**Texto de lectura**
○ ○ ○ ○
Con The last broadcast, de Stefan Avalos y Lance Wailer, se completa la encrucijada que desemboca en Blairwitch. Voy a ser sincero. Vi esta película hace mucho tiempo. No me gustó. No volví a verla. Pero recuerdo algo que me llamó la atención: al final era todo mentira, no había fantasma, el mismo director de la película era el asesino. Eso me pareció genial.
El resto de la película es bastante parecido a Blairwitch: unos jóvenes estudian un mito urbano y mueren misteriosamente en un bosque. Queda como testimonio una cinta de video arruinada justo en el momento en que vemos vagamente el contorno de aquello que los mató.
La película muestra paralelamente el trabajo de investigación del director y de los editores por recomponer la cinta. Al final, el contorno misterioso revela la cara del director que es, a su vez, el conductor del documental.
Si cruzamos esta clara vuelta de tuerca con el modo de registrar los hechos de Alien abduction, llegamos como por arte de magia, o como si se tratara de una receta de Choli Berreteaga, nada más y nada menos que a la película responsable de gran parte del cine de terror –bueno o malo– del tipo “falso documental” de los últimos 10 años: The Blairwitch project (1999), de Daniel Myrick y Eduardo Sánchez.
○ ○ ○ ○
**Información proporcionada**
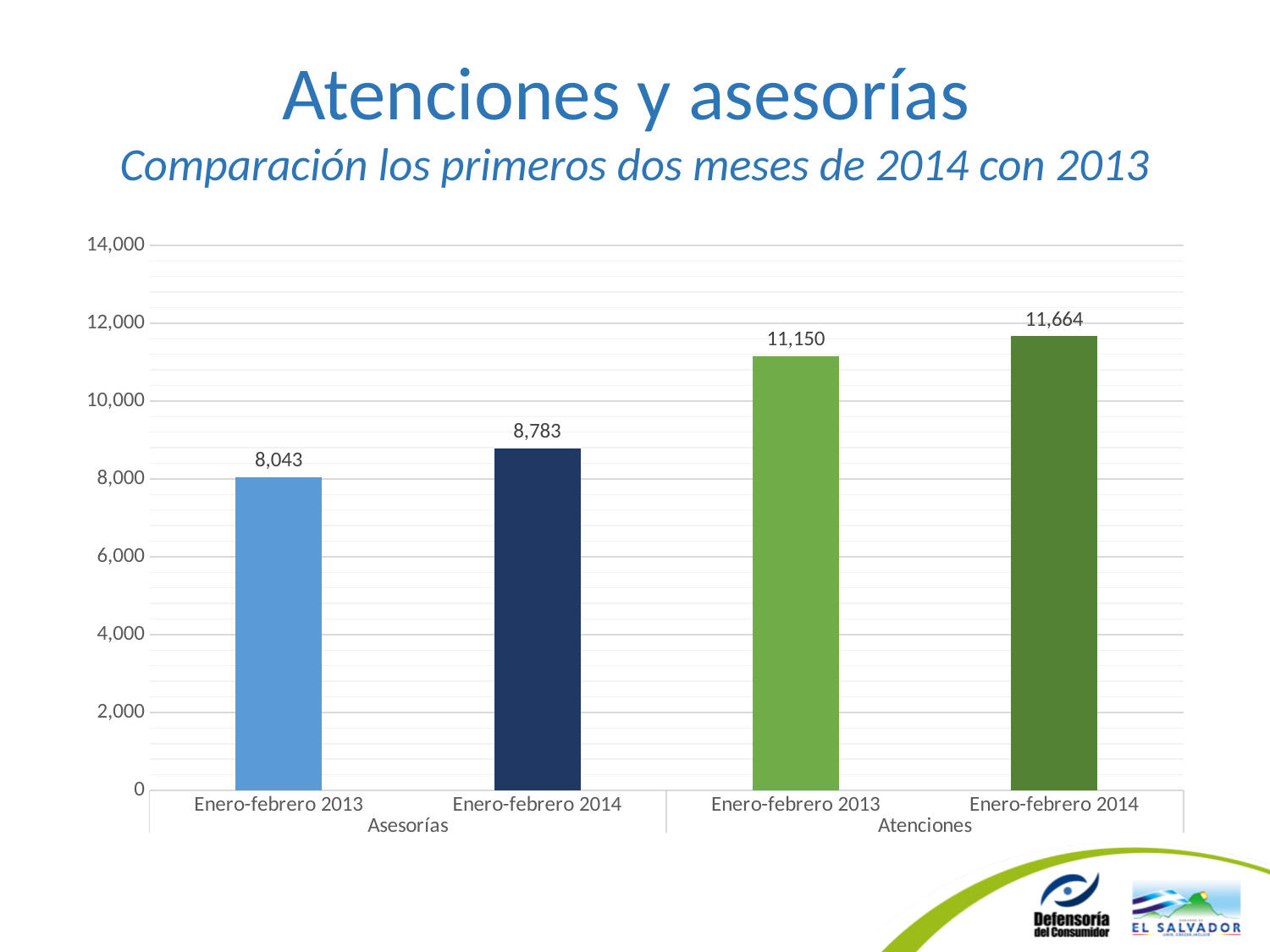
What is the value for Atenciones in Enero-febrero 2014? 11,664 Which bar has the highest value? Atenciones, Enero-febrero 2014 What kind of chart is shown on the slide? Bar chart How many bars are plotted in the chart? 4 What is the value for Atenciones in Enero-febrero 2013? 11,150 Which bar has the lowest value? Asesorías, Enero-febrero 2013 What is the value for Asesorías in Enero-febrero 2014? 8,783 Is the value for Atenciones in Enero-febrero 2013 greater or less than 10,000? greater What is the difference between Asesorías in Enero-febrero 2014 and Enero-febrero 2013? 740 What is the value for Asesorías in Enero-febrero 2013? 8,043 Which is larger: Asesorías in Enero-febrero 2014 or Atenciones in Enero-febrero 2013? Atenciones in Enero-febrero 2013 What is the difference between Atenciones in Enero-febrero 2014 and Enero-febrero 2013? 514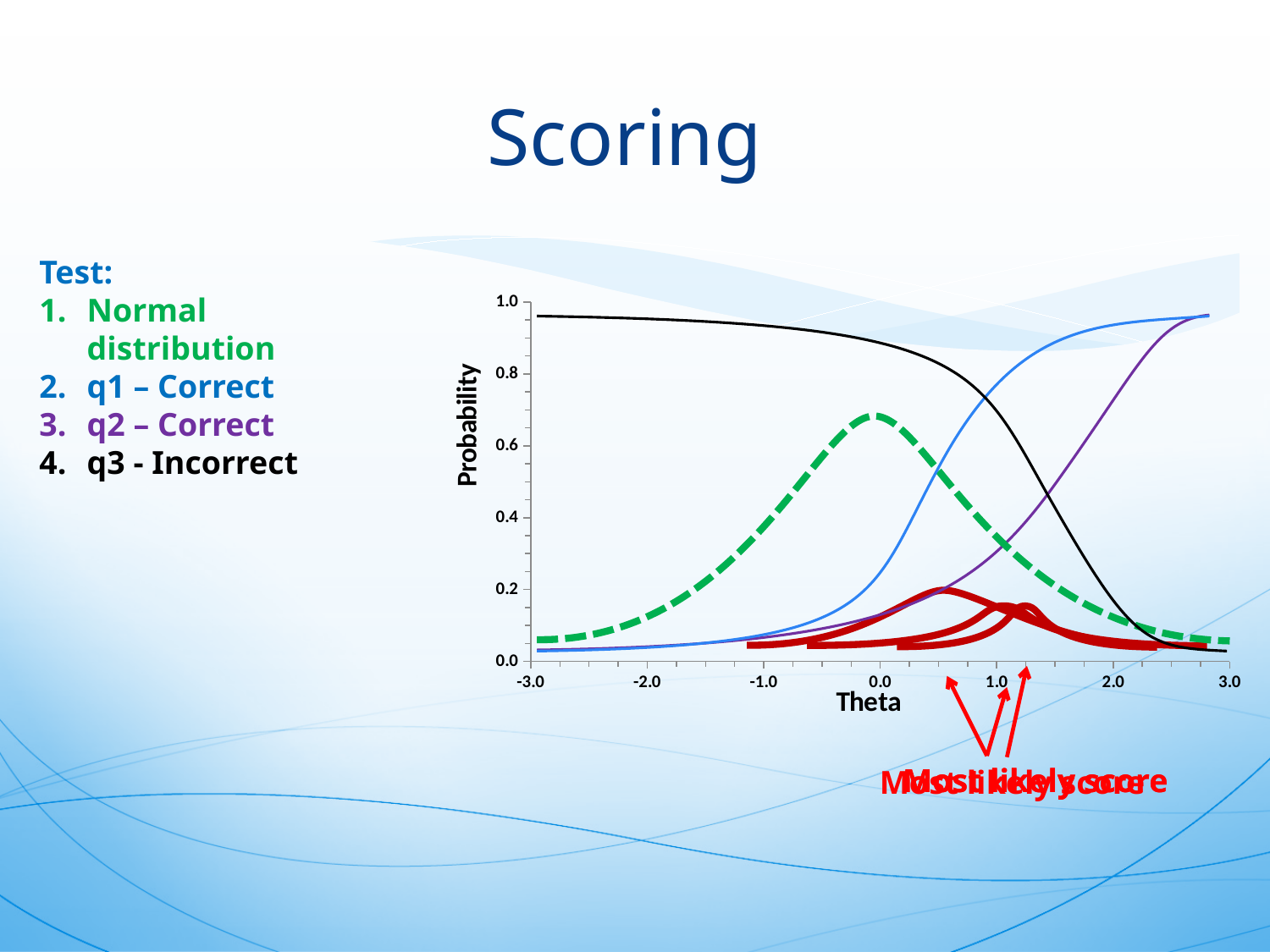
Is the peak of the green dashed normal distribution curve greater or less than 0.6? greater Does the black curve (q3 - Incorrect) rise or fall as Theta increases? fall What is the label of the y axis of the chart? Probability How many tick marks are labelled on the Theta axis? 7 Is the value of the black curve at Theta = -3.0 greater or less than 0.8? greater Is the peak of the green dashed normal distribution curve greater or less than 0.8? less What kind of chart is shown on the slide? line chart What is the label of the x axis of the chart? Theta At Theta = 0.0, which is larger: the black curve or the blue curve? the black curve Does the purple curve (q2 - Correct) rise or fall as Theta increases? rise Does the blue curve (q1 - Correct) rise or fall as Theta increases? rise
○ ○ ○ ○
**Sus tareas**
A. Enumere todos los nombres de personas que aparecen en la lectura sobre el cine de falso documental.
B. Reproduzca el tramo de la lectura sobre el cine de falso documental que va desde "El resto de" hasta "que los mató.", cambiando "bosque" por "pantano".
El listado no interviene en este ejercicio.

**Respuestas por ítem**
A. Stefan Avalos, Lance Wailer, Choli Berreteaga, Daniel Myrick, Eduardo Sánchez

B.
El resto de la película es bastante parecido a Blairwitch: unos jóvenes estudian un mito urbano y mueren misteriosamente en un pantano. Queda como testimonio una cinta de video arruinada justo en el momento en que vemos vagamente el contorno de aquello que los mató.